== EXERCISE DIRECTIONS ==
Exclude any images and output the remaining records exactly.

%%

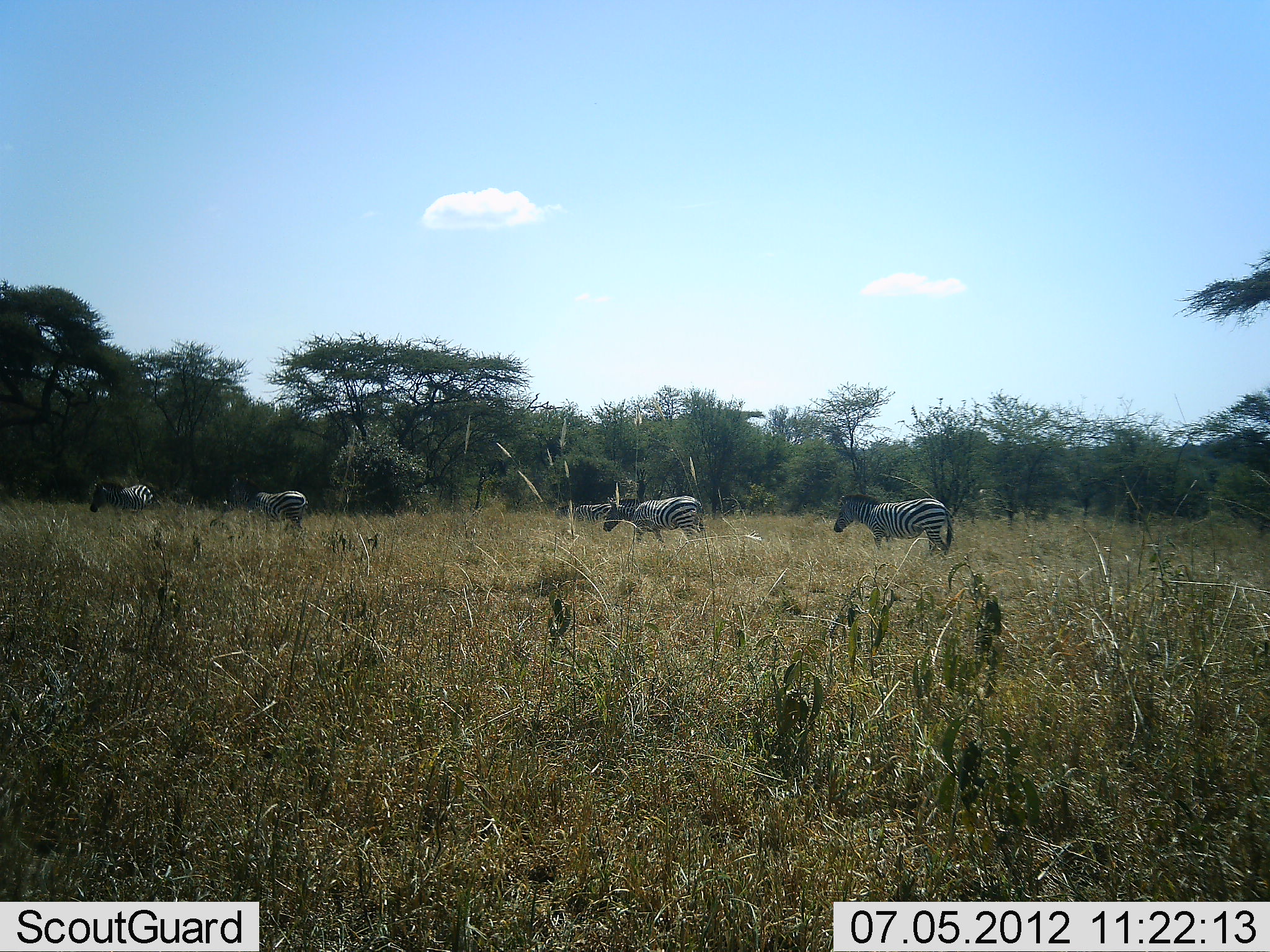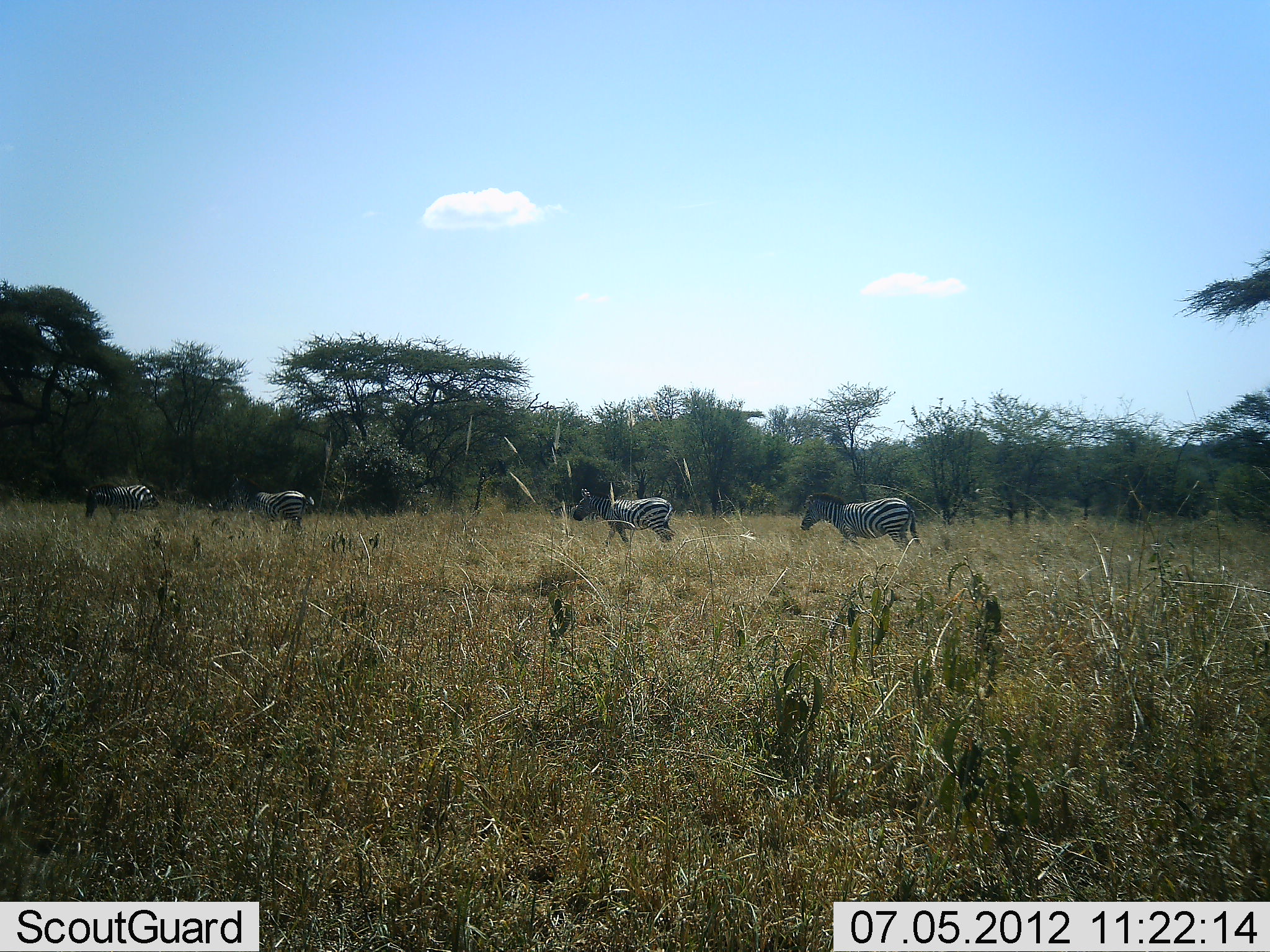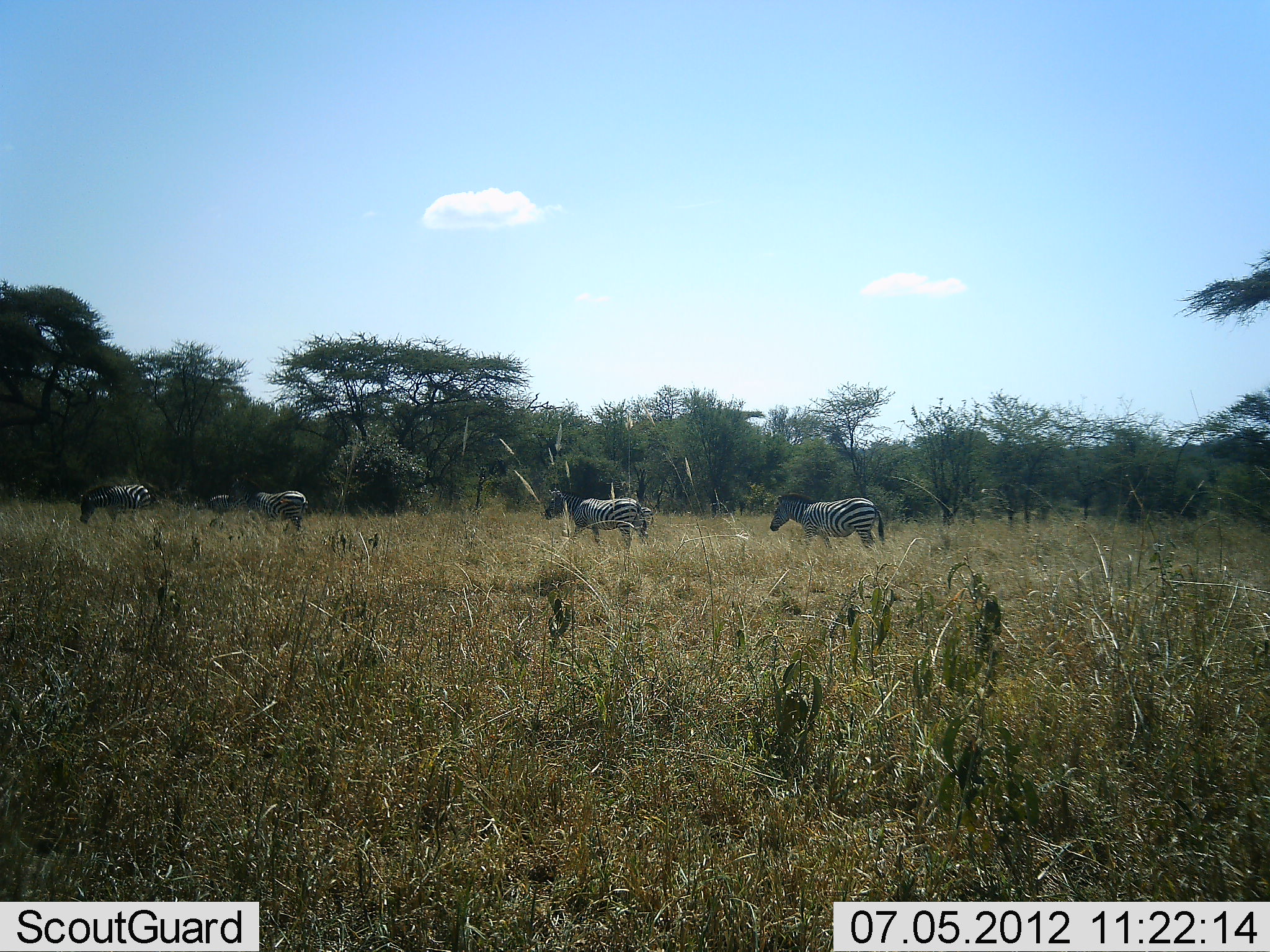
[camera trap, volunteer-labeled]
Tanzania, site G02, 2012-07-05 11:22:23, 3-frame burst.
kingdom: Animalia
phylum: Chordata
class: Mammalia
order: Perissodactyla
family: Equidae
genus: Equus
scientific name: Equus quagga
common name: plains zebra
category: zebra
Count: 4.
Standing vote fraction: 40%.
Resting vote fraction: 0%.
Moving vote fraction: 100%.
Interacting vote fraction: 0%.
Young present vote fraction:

%%

== RESPONSE FOR THIS EXERCISE ==
[camera trap, volunteer-labeled]
Tanzania, site G02, 2012-07-05 11:22:23, 3-frame burst.
kingdom: Animalia
phylum: Chordata
class: Mammalia
order: Perissodactyla
family: Equidae
genus: Equus
scientific name: Equus quagga
common name: plains zebra
category: zebra
Count: 4.
Standing vote fraction: 40%.
Resting vote fraction: 0%.
Moving vote fraction: 100%.
Interacting vote fraction: 0%.
Young present vote fraction:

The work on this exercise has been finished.